The admission pulls me forcefully from memories of Melissa. It’s unexpectedly heartbreaking. I feel an instinct I thought I no longer had to comfort her, reassure her. “Katrina . . .” I start.

She looks at me. “It’s fine. I mean, it’s not, but you don’t have to say anything.” Putting on her glasses, she flags down the waiter. “Can we get the bill?” she asks with a smile. It’s fake, but what she said was real. Everything we’ve said was real.

It’s ironic, I realize. In our pretense, we’ve somehow stumbled into honesty. We’ve let ourselves share things we wouldn’t when we were our combative selves, entrenched in our present life.

I wonder where it leaves us, because this fake friendship is starting to feel unnervingly real.

18

Katrina

We’re on the couch, where we’ve wordlessly agreed we’re working today instead of the dining room. Brunch left me feeling off. I don’t know why I confessed to Nathan things I hardly concede to myself, truths whose faces I only glimpse when I’m turning over in bed every night. Hearing them out loud, they sounded ridiculous. But the way Nathan listened told me they weren’t.

I might’ve preferred feeling ridiculous.

When we got home, I pushed those insecurities to the side, knowing what scene lay ahead of us.

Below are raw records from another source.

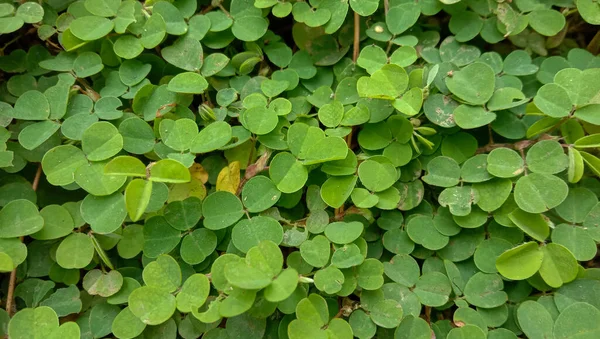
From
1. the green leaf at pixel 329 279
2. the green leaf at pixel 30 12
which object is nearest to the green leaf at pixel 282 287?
the green leaf at pixel 329 279

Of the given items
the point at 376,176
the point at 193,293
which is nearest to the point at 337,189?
the point at 376,176

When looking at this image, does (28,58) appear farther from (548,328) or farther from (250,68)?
(548,328)

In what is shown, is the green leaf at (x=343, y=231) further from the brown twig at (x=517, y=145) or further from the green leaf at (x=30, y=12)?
the green leaf at (x=30, y=12)

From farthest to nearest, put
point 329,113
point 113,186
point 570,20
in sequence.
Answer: point 570,20, point 329,113, point 113,186

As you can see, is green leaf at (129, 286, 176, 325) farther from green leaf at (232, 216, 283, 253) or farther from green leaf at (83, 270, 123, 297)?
green leaf at (232, 216, 283, 253)

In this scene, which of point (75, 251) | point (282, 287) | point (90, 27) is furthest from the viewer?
point (90, 27)

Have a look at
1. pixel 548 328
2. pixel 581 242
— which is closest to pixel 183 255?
pixel 548 328

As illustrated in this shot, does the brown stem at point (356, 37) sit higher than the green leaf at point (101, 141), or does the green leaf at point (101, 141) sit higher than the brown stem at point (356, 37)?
the brown stem at point (356, 37)

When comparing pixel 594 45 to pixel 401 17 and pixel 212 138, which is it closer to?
pixel 401 17
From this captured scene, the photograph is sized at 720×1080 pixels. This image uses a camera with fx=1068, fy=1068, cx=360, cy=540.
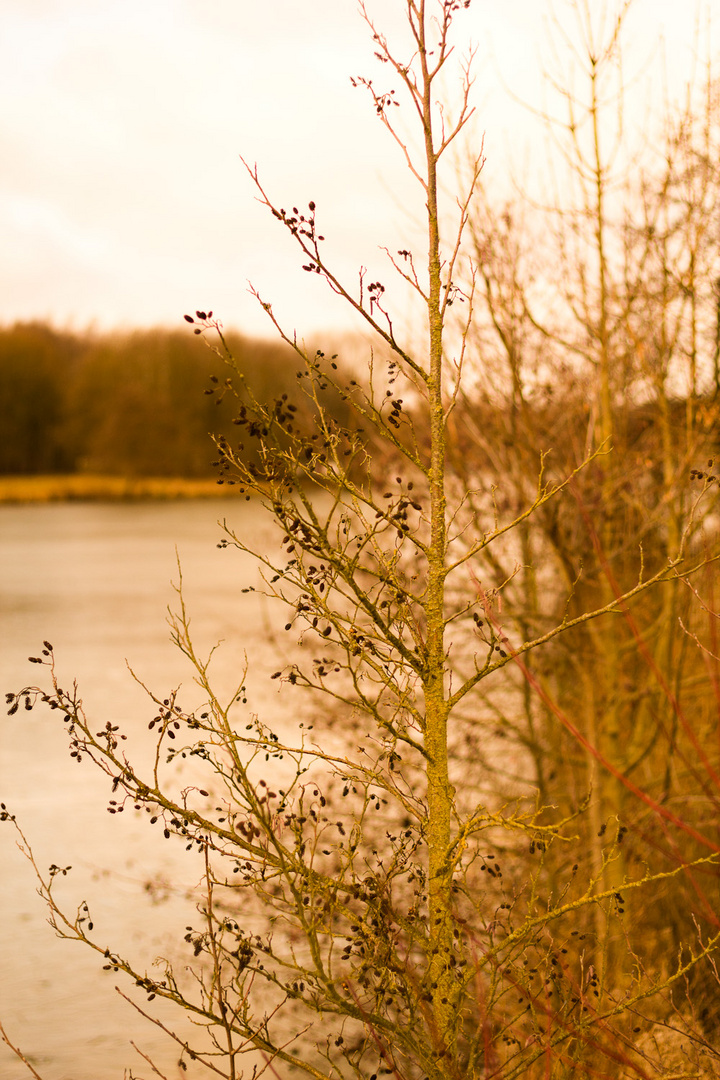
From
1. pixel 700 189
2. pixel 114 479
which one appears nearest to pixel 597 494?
pixel 700 189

If discussing our lives over pancakes was the warm-up, writing romance together feels like stepping into a boxing arena. We’ve avoided it long enough, though.

We drifted into the living room, Nathan carrying his computer, and eased onto the couch in front of the porch windows. It’s warm, not hot. The cushions sink welcomingly beneath me. The room is cozy, and completely incongruent with what we have to do. Nathan, next to me, is sitting legs crossed with his ankle propped on his knee.

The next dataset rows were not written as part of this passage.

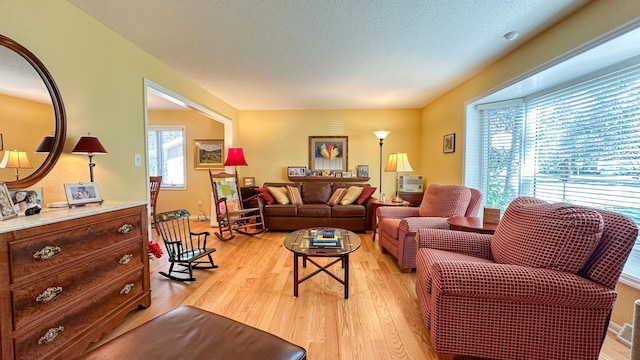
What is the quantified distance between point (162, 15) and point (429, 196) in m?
3.23

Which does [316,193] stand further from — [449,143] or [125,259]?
[125,259]

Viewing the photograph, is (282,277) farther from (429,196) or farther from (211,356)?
(429,196)

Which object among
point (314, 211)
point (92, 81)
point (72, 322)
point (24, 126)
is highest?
point (92, 81)

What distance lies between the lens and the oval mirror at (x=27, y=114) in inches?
58.2

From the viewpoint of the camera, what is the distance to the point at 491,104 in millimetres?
3086

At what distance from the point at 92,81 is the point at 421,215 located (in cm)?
359

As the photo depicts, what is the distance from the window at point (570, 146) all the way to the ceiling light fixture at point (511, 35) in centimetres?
69

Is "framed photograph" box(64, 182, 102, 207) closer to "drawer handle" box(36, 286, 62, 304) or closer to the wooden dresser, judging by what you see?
the wooden dresser

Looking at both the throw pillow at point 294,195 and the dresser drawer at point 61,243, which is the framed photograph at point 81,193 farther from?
the throw pillow at point 294,195

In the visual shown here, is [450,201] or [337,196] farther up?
[450,201]

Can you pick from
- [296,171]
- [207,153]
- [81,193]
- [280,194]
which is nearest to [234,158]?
[280,194]

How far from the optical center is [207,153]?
512 centimetres

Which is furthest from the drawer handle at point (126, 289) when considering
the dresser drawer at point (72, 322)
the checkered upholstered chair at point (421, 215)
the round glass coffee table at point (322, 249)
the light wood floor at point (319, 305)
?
the checkered upholstered chair at point (421, 215)

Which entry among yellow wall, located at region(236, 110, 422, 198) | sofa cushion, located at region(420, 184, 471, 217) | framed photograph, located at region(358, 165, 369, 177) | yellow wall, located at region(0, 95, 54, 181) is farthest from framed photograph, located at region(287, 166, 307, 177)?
yellow wall, located at region(0, 95, 54, 181)
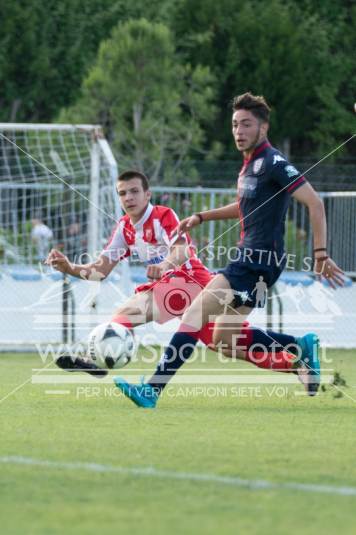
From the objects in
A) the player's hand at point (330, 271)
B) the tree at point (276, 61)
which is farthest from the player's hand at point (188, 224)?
the tree at point (276, 61)

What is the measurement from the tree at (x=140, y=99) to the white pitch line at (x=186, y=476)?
1895 centimetres

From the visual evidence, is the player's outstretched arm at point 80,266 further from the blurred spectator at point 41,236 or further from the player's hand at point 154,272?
the blurred spectator at point 41,236

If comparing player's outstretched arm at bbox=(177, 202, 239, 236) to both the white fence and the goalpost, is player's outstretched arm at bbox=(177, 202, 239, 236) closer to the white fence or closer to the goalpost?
the goalpost

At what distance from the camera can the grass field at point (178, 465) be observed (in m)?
4.54

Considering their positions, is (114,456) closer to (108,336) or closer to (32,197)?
(108,336)

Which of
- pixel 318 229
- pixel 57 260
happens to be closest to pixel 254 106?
Result: pixel 318 229

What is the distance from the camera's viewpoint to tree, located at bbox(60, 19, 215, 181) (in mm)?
25234

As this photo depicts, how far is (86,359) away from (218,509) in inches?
168

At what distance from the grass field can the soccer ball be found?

While we write, I feel his eyes move from the screen to my hands folded in my lap. I know what he’s noticing, not for the first time. Just like I recognized Nathan was so strikingly similar to how I remembered him, he would’ve done the same. He would have seen how little I’ve changed from the Katrina he knew, despite the enormity of the upheavals in our relationship. My hair is long, my skin pale from my indoor workdays.